Die 4 Stunden Arbeitswoche – Reine Zeitverschwendung?

Ich backe nicht mein eigenes Brot. Ich outsource es. Ich mache keine Buchhaltung. Damit verdient mein Steuerberater seinen Lebensunterhalt. Ich koche einige meiner eigenen Mahlzeiten selber, aber ein großer Teil der täglichen Mahlzeiten ist auch outgesourced. Tatsächlich ist sogar ein großer Teil meines Lebens outgesourced.

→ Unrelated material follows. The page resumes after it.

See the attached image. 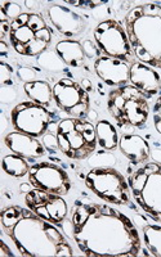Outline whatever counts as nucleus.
I'll return each mask as SVG.
<instances>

Ich baue nicht den Computer, mit dem ich arbeite. Schreibe nicht meine eigene Software und erzeuge auch nicht meinen eigenen Strom. Nicht mal den Teppich, der in meinem Büro liegt, habe ich selber gewebt. Ich baue keinen Tee an und grabe auch keinen Brunnen für das Teewasser. Es stimmt also: Outsourcing ist auch ein großer Teil meines Lebens.

Was ich jedoch nicht outsource, ist der Kern meiner eigenen Arbeit: Ich schreibe meine eigenen Artikel. Beantworte selbst meine Emails. Berate meine Kunden selbst. Trainiere Vertriebsmitarbeiter. Schreibe selbst die Texte für die Werbekampagnen unserer Kunden.

Die Anziehungskraft der 4 Stunden Arbeitswoche

Und doch wollen viele Menschen nicht nur einen Teil ihrer Arbeit outsourcen, sondern am besten die komplette Arbeit. Maximal 4 Stunden die Woche arbeiten. Was wenn Hemingway nur 4 Stunden die Woche geschrieben hätte? Oder Steve Jobs nur 4 Stunden in der Woche am „Computer for the rest of us“?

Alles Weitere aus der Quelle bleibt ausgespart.